**WHAT THE TASK REQUIRES:** Print verbatim the lines of the entries from the one containing "What is the spatial" to the last, inclusive, and no others.

**RECORDED INFORMATION:**
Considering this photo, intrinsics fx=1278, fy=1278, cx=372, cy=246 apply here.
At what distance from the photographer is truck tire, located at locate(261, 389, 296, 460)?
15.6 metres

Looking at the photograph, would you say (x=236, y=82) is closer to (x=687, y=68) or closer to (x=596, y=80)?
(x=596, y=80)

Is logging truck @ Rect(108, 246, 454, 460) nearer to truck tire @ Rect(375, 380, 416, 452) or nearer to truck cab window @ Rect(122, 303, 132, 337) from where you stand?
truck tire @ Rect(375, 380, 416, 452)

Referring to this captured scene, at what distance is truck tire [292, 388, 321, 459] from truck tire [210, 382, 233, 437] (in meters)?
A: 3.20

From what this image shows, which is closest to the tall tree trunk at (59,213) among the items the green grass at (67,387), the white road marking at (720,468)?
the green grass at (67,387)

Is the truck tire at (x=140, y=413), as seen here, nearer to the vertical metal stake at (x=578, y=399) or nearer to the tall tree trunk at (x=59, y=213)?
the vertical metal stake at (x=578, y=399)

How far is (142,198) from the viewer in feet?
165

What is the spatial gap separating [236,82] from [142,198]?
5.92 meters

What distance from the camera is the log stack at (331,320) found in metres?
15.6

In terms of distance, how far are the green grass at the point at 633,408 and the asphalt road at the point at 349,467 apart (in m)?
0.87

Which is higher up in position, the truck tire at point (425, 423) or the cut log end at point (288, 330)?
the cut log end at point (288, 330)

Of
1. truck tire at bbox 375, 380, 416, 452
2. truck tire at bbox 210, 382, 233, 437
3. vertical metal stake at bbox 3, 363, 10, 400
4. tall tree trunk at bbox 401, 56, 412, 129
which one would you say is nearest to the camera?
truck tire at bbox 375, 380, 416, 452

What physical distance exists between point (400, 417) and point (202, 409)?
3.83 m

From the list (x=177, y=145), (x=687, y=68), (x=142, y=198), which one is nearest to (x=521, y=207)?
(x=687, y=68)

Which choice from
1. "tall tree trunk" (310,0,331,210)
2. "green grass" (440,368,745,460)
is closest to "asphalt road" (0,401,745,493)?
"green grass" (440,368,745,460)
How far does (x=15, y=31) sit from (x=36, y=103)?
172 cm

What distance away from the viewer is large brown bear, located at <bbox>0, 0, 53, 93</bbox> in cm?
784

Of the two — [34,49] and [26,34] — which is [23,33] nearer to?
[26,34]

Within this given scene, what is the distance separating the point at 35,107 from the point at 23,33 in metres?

**EXERCISE OUTPUT:**
What is the spatial gap separating [236,82] from [142,198]?
5.92 meters

What distance from the camera is the log stack at (331,320) found in metres?
15.6

In terms of distance, how far are the green grass at the point at 633,408 and the asphalt road at the point at 349,467 apart (in m)?
0.87

Which is higher up in position, the truck tire at point (425, 423) or the cut log end at point (288, 330)?
the cut log end at point (288, 330)

Of
1. truck tire at bbox 375, 380, 416, 452
2. truck tire at bbox 210, 382, 233, 437
3. vertical metal stake at bbox 3, 363, 10, 400
4. tall tree trunk at bbox 401, 56, 412, 129
which one would you say is nearest to the camera?
truck tire at bbox 375, 380, 416, 452

What physical distance exists between point (400, 417) and point (202, 409)?
3.83 m

From the list (x=177, y=145), (x=687, y=68), (x=142, y=198), which one is nearest to (x=521, y=207)?
(x=687, y=68)

Which choice from
1. "tall tree trunk" (310,0,331,210)
2. "green grass" (440,368,745,460)
is closest to "asphalt road" (0,401,745,493)?
"green grass" (440,368,745,460)
How far does (x=15, y=31) sit from (x=36, y=103)?
172 cm

What distance away from the viewer is large brown bear, located at <bbox>0, 0, 53, 93</bbox> in cm?
784

Of the two — [34,49] and [26,34] — which is [23,33] nearer to?
[26,34]

Within this given scene, what is the distance separating the point at 35,107 from the point at 23,33 in metres?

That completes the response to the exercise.